Dell eyes two-thirds of sales from outside U.S. in 5 years

BEIJING Fri May 30, 2008 3:23am EDT

File photo shows Dell Inc Chief Executive and founder Michael Dell addressing investors at the Dell 2008 Equity Analyst Meeting in Round Rock, Texas, April 3, 2008. REUTERS/Bob Pearson

File photo shows Dell Inc Chief Executive and founder Michael Dell addressing investors at the Dell 2008 Equity Analyst Meeting in Round Rock, Texas, April 3, 2008.

Credit: Reuters/Bob Pearson

BEIJING (Reuters) - Dell Inc DELL.O, the world's No. 2 personal computer maker, said on Friday sales outside the United States were growing much faster than its home market and could account for two-thirds of total revenues within five years.

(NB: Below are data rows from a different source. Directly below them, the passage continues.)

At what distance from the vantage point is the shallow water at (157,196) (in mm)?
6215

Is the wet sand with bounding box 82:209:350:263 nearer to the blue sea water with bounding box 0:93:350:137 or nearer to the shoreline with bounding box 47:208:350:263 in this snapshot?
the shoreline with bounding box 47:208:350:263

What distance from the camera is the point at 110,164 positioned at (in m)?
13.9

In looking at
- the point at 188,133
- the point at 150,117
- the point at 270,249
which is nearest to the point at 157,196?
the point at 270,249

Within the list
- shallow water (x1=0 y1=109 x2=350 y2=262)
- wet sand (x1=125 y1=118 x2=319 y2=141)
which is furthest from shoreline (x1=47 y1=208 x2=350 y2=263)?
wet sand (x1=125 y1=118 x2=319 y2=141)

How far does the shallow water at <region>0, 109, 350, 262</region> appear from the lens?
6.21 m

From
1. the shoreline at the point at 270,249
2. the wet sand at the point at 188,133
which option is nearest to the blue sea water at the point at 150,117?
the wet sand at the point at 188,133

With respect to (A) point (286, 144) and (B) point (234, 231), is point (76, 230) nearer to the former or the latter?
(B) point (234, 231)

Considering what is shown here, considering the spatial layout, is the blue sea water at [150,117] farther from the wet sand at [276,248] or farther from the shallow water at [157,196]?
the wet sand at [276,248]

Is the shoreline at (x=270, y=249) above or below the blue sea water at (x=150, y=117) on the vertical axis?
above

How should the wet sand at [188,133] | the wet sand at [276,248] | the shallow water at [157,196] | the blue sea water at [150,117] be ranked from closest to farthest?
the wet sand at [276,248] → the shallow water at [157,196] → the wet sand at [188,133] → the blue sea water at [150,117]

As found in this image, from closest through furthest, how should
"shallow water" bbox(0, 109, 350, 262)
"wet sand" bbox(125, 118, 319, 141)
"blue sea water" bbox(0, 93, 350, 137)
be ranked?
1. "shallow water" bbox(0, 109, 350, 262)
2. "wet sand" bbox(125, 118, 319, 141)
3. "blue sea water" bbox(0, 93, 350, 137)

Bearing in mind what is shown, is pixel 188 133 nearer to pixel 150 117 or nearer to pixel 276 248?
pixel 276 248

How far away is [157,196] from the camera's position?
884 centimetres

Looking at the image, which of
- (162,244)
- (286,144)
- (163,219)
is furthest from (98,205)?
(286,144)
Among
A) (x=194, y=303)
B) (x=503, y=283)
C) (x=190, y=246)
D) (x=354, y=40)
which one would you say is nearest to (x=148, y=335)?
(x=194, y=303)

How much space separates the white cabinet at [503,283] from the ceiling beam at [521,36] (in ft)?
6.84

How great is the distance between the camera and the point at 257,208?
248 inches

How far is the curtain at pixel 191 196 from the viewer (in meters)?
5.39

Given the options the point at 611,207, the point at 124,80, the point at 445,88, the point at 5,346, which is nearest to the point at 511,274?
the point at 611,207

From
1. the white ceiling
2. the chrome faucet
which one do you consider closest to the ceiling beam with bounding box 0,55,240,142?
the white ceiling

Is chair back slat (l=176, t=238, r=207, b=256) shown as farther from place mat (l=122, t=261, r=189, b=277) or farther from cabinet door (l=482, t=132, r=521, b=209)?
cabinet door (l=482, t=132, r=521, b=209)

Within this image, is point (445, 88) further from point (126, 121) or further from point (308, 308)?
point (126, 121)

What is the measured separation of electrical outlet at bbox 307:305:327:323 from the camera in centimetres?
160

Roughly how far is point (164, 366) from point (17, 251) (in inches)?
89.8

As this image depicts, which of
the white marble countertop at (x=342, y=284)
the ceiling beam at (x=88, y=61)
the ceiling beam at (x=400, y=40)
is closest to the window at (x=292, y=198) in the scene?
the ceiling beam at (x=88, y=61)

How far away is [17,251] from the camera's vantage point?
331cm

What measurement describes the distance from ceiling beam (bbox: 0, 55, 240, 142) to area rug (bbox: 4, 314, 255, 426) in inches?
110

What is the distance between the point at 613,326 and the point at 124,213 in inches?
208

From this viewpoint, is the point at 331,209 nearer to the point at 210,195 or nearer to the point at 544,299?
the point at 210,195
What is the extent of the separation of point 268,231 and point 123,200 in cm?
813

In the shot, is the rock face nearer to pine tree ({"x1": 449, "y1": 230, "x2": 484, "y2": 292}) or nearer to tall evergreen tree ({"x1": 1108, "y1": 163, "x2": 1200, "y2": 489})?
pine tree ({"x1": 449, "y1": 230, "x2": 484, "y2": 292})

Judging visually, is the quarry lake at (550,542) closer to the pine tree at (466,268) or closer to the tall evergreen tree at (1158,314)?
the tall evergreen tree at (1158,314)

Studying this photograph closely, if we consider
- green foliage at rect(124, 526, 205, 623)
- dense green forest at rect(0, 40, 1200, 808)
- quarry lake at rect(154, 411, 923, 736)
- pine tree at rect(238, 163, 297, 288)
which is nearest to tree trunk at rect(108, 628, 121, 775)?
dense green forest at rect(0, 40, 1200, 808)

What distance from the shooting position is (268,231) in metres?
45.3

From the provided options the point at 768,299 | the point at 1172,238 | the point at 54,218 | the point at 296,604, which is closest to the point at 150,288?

Revenue from international regions topped U.S. revenue for the first time, with Brazil, Russia, India and China (BRIC) leading the way with 73 percent shipment growth in the first quarter, Steve Felice, president of Dell Asia-Pacific and Japan, told reporters during a teleconference.

At the rate things are going "two-thirds could come in five years," said Felice, referring to sales from outside the U.S.

The comments came after Dell posted higher-than-expected quarterly profit, driven by cost cuts and strong demand from consumers and foreign markets, pushing its shares up nearly 10 percent in after-hours trade.

Dell pointed to the strong performance as evidence that a year-long turnaround led by founder Michael Dell, who returned to the chief executive post in January 2007, was yielding results.

However, Dell said U.S. corporate customers were still cautious about buying given the uncertain economic outlook.

The firm's Americas revenue rose 1 percent in the quarter ended May 2, although server unit shipments soared 20 percent, four times that of the industry.

Dell has announced a plan to cut 8,900 jobs to reduce costs, but said Asia -- with faster sales growth and a large part of the company's supply chain -- would see more job growth.

"You will continue to see continued head-count growth in Asia," he said.

In March, the company said it would buy $23 billion of components from China this year and $29 billion in 2009, rising from $18 billion last year to help reduce costs.